Partial outage due to external providers

Incident Report for Red Sift UK

Postmortem

Summary

On June 12, 2025, Red Sift experienced service disruptions affecting user authentication and Dynamic DNS functionality. Users were unable to sign up or sign in to the platform, and Dynamic DNS experienced elevated response times and API failures. The incident was caused by a widespread Google Cloud Platform Identity and Access Management (IAM) service outage that impacted multiple GCP products globally.

Root Cause

The incident was caused by a widespread Google Cloud Platform Identity and Access Management (IAM) service outage that began on June 12, 2025. According to Google's incident report, this affected multiple GCP products globally across all regions.

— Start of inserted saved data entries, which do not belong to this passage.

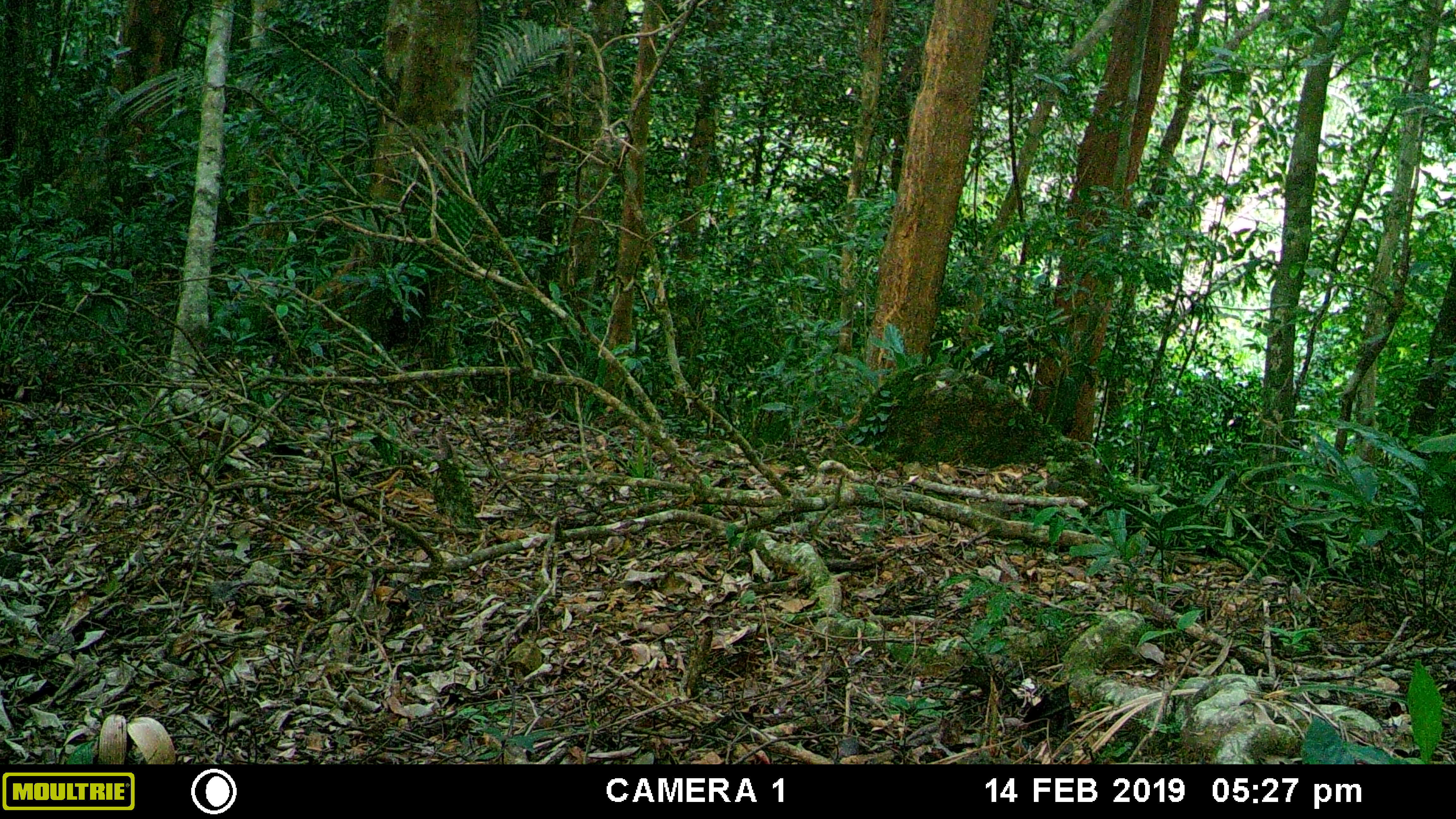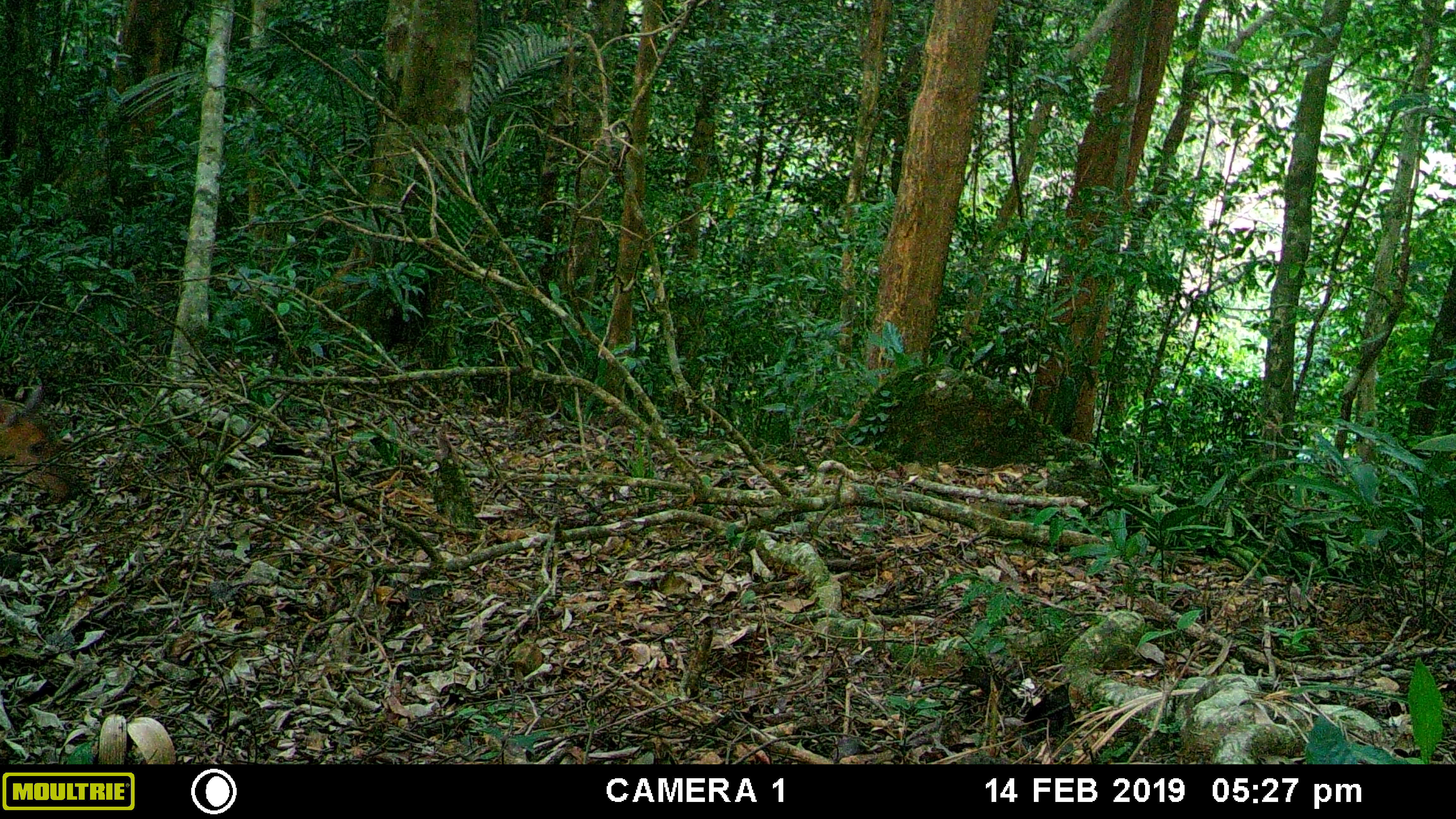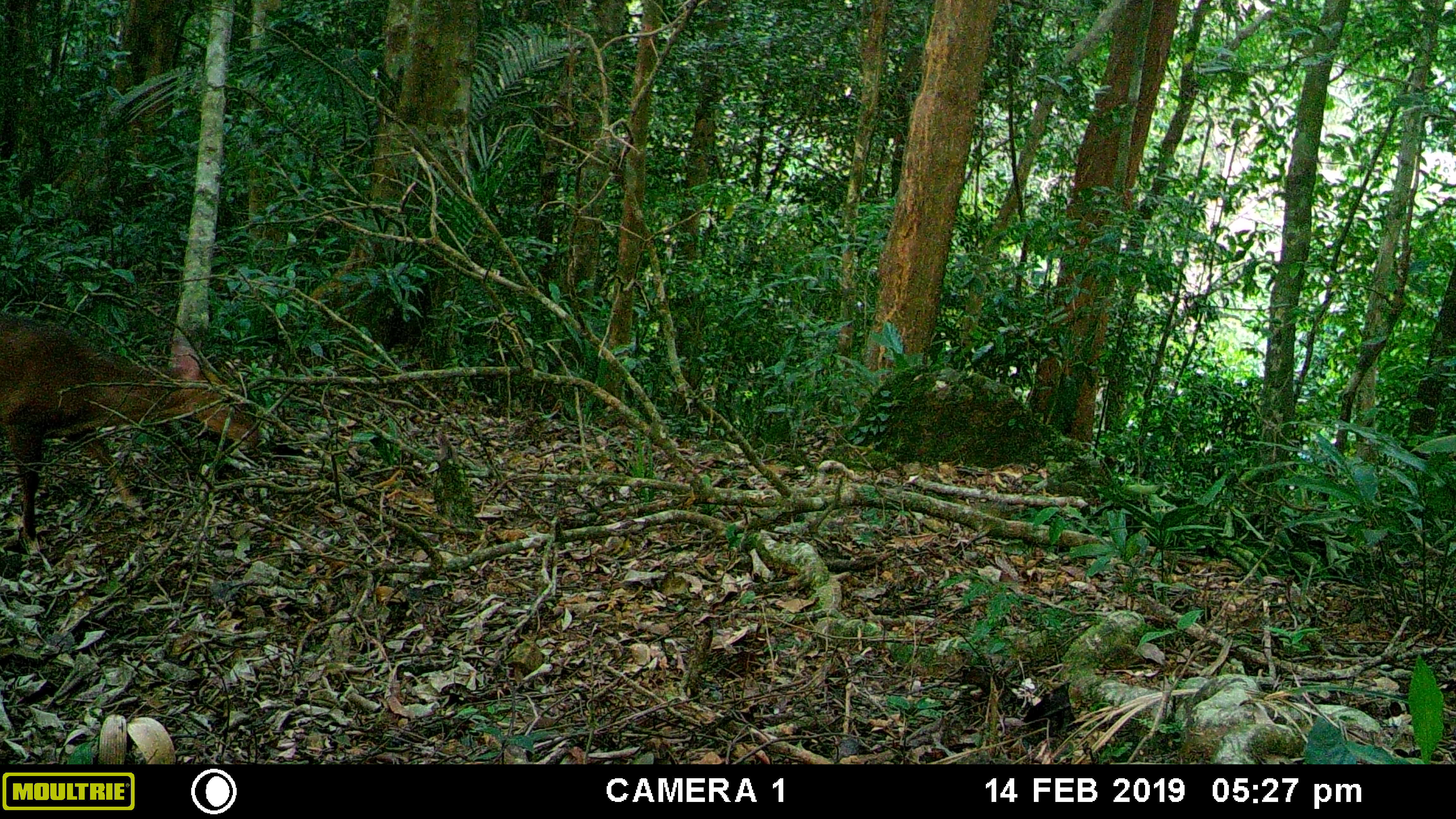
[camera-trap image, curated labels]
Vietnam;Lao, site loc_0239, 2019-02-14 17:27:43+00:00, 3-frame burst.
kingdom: Animalia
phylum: Chordata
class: Mammalia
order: Artiodactyla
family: Cervidae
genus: Muntiacus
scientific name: Muntiacus vuquangensis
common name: large-antlered muntjac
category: large antlered muntjac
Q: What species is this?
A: Large antlered muntjac (large-antlered muntjac) (Muntiacus vuquangensis).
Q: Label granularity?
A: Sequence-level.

Red Sift's authentication system and Dynamic DNS service (both API and DNS components) depend on Google Cloud Platform services that were impacted by this IAM service disruption.

Impact

User Authentication

  • 100% of sign-in and sign-up attempts failed during the incident
  • Existing authenticated sessions remained functional

Dynamic DNS

  • DNS: 95th percentile response time increased from ~13ms to 245ms during the incident
  • API: Elevated failure rates and degraded performance
  • Both DNS resolution and API components significantly impacted

Business Impact

  • New user acquisitions temporarily halted
  • No data loss or security breaches occurred

Timeline

All times are in BST timezone.

  • 18:55 - Service degradation detected
  • 19:02 - Root cause identified as external cloud provider issue
  • 19:22 - Incident declared on status page: "Partial outage due to external providers"
  • 20:00 - Recovery observed
  • 20:06 - Full service restoration confirmed

Resolution

The incident resolved automatically as Google Cloud Platform restored their IAM services. Red Sift's systems returned to normal operation without requiring any manual intervention on our infrastructure.

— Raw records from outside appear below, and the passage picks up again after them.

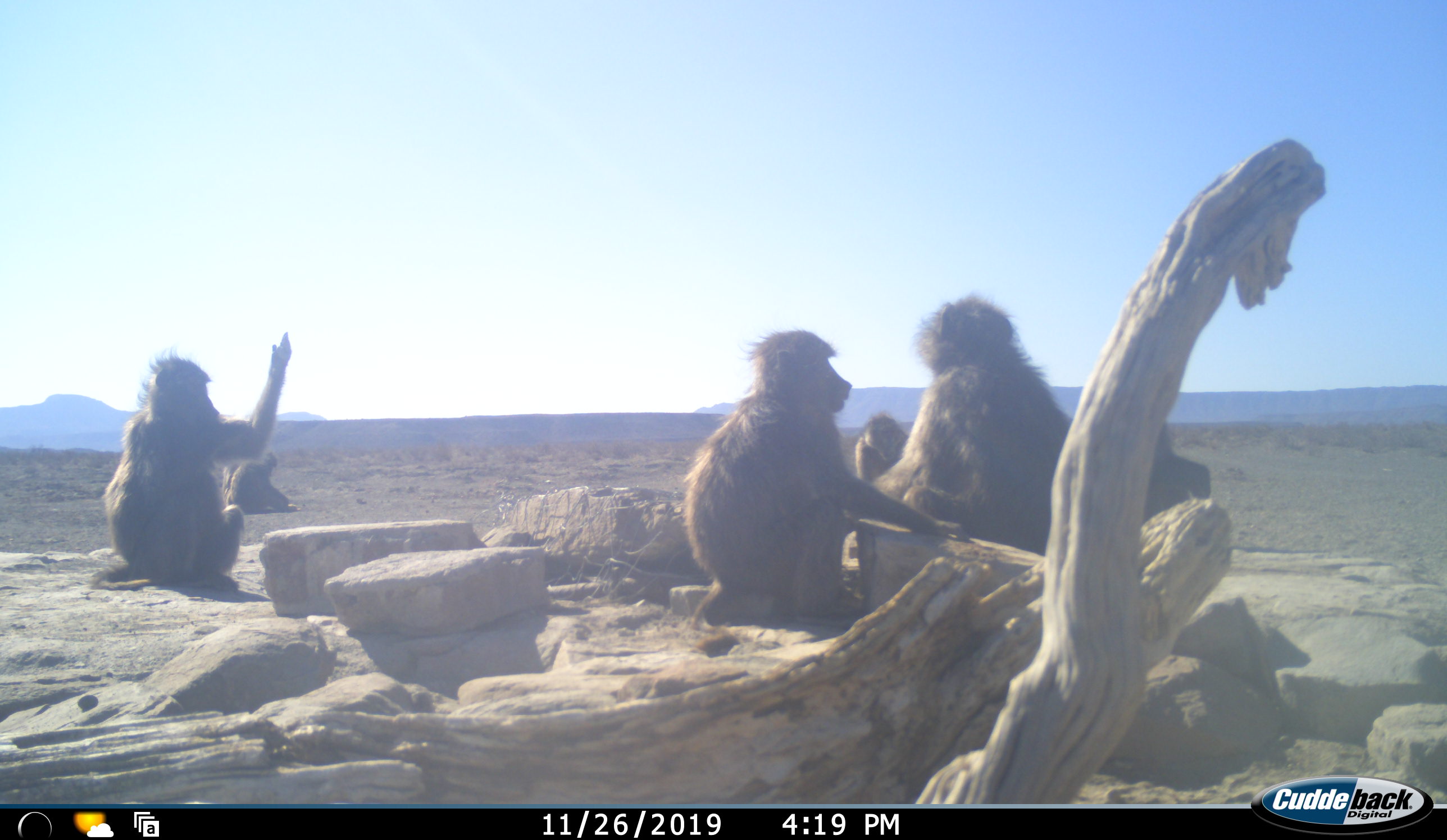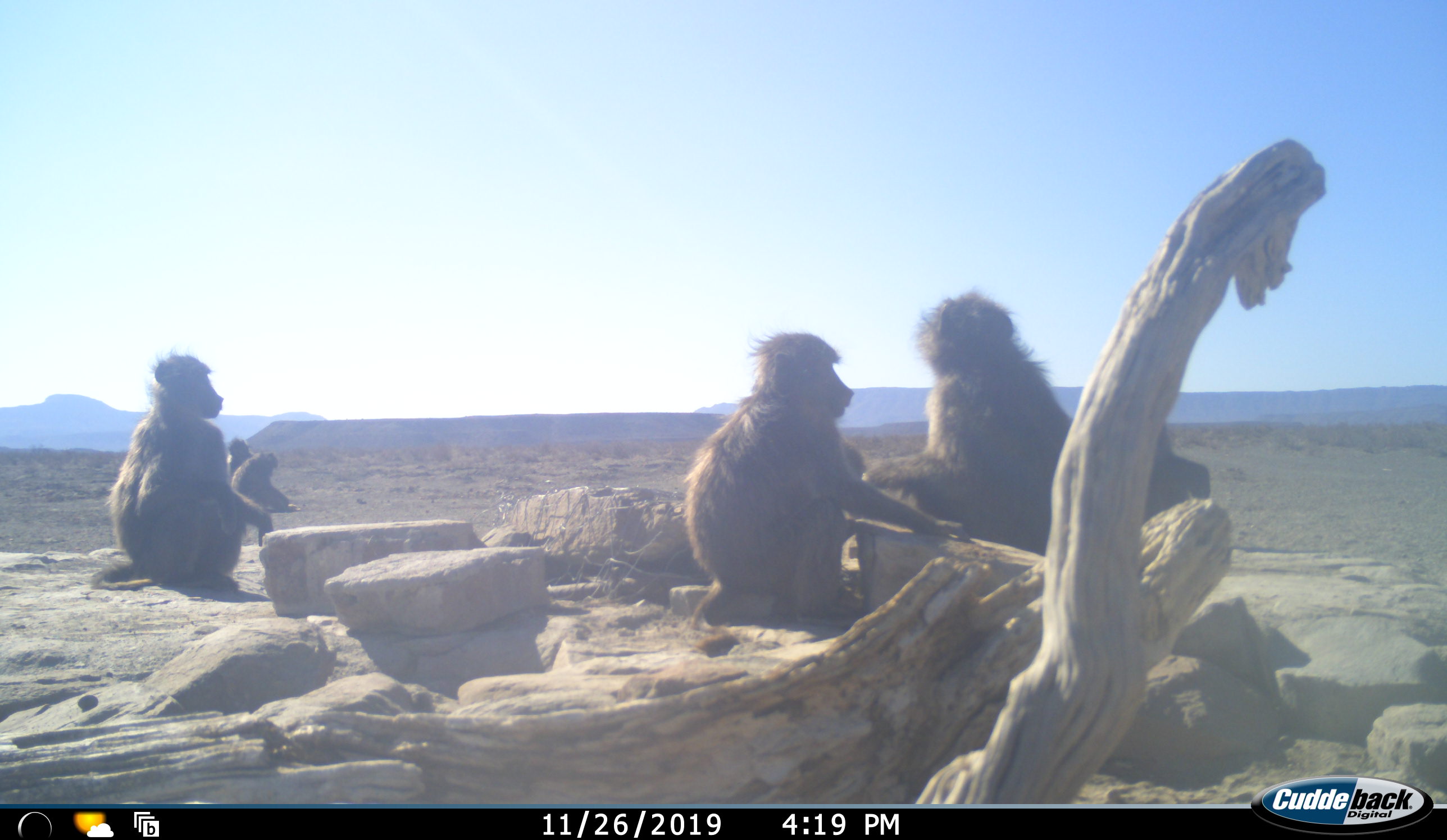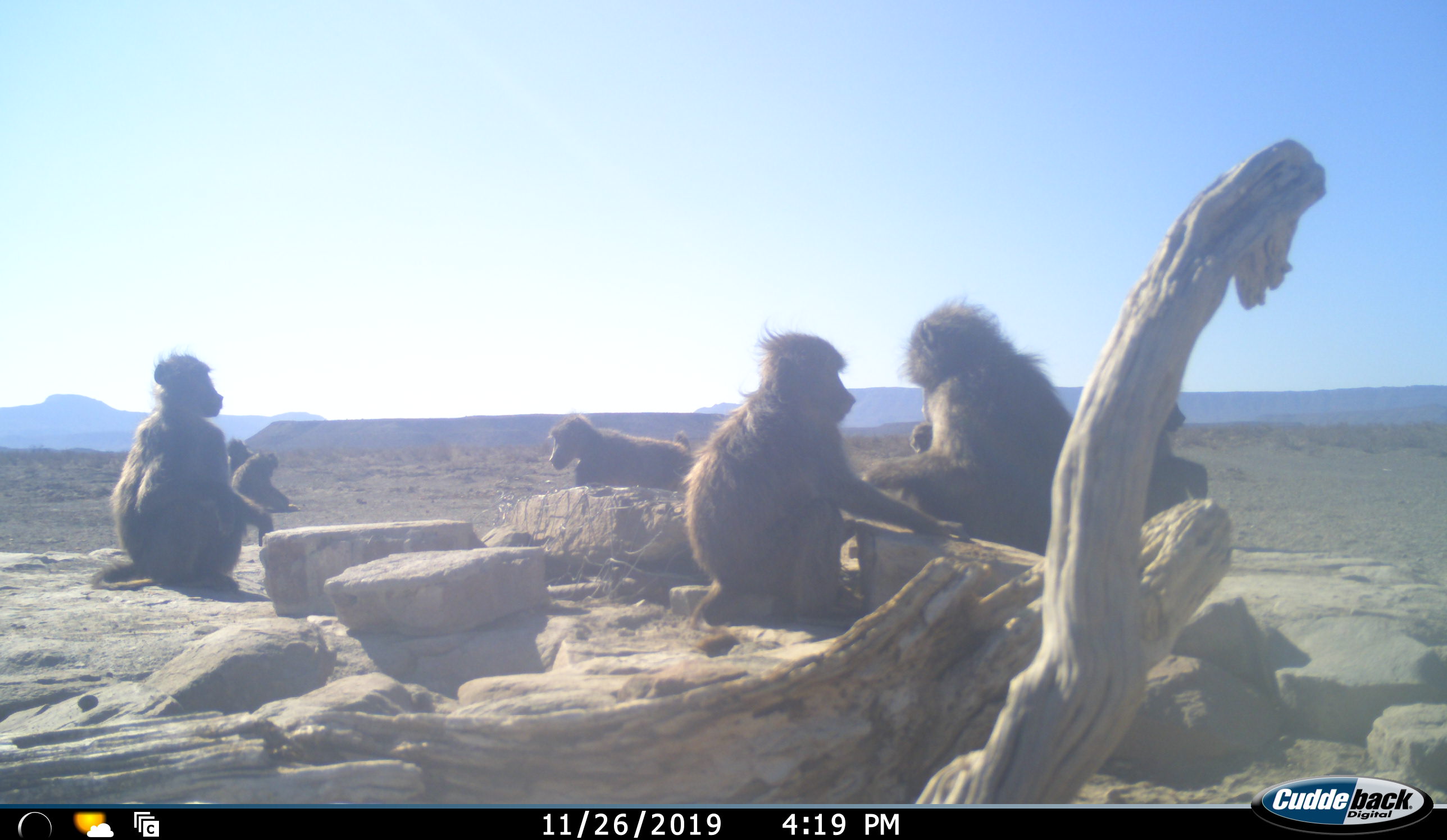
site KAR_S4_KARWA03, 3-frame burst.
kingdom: Animalia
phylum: Chordata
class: Mammalia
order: Primates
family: Cercopithecidae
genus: Papio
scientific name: Papio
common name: baboon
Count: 8.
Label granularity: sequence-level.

Customer Impact Mitigation

  • Existing user sessions remained active throughout the incident
  • All user data and configurations remained intact
  • No security breaches or data loss occurred
  • Transparent communication provided through status page updates

We sincerely apologize for any inconvenience this outage may have caused. While this incident was due to an external cloud provider issue beyond our direct control, we remain committed to providing reliable service to our customers.

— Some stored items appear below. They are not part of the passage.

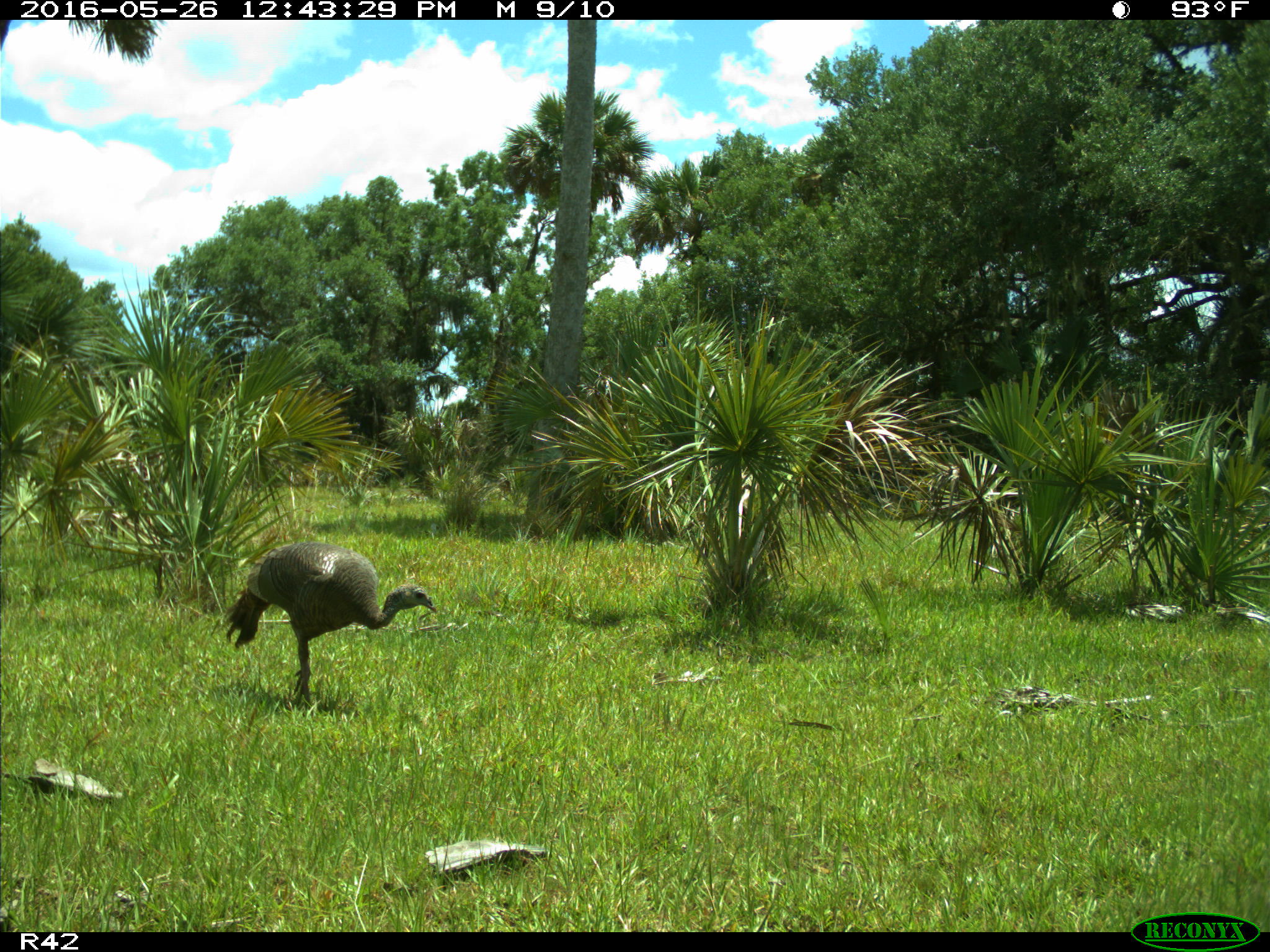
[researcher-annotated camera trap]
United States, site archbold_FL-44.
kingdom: Animalia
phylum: Chordata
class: Aves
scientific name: Aves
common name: birds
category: unidentified bird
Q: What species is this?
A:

Posted Jun 13, 2025 - 13:40 UTC

Resolved

All systems have been restored to normal operation:

- User Authentication: Sign up and sign in functionality is fully operational
- Dynamic DNS API: Service has returned to normal performance levels

Our monitoring confirms that all affected services are now stable and operating as expected.
Posted Jun 12, 2025 - 19:06 UTC

Monitoring

We are pleased to report that all affected systems are returning to normal operation:

- User Authentication: Sign up and sign in functionality has been restored
- Dynamic DNS API: Service levels have returned to normal with failure rates back to baseline

Our monitoring indicates that all systems are now operating normally. We continue to monitor closely to ensure stability.
Posted Jun 12, 2025 - 19:00 UTC

Update

We are continuing to investigate this issue.
Posted Jun 12, 2025 - 18:49 UTC

Investigating

We are currently experiencing service disruptions affecting multiple systems:

- User Authentication: Sign up and sign in functionality is currently unavailable
- Dynamic DNS API: Experiencing elevated failure rates and intermittent connectivity issues

Our engineering team is actively investigating these issues and working to restore full service as quickly as possible. We are monitoring the situation closely and implementing mitigation measures.
Posted Jun 12, 2025 - 17:48 UTC
This incident affected: OnDMARC (Web Application and APIs, Dynamic Services), Red Sift Web Portal, Brand Trust (Web Application and APIs), and Certificates (Web Application and APIs).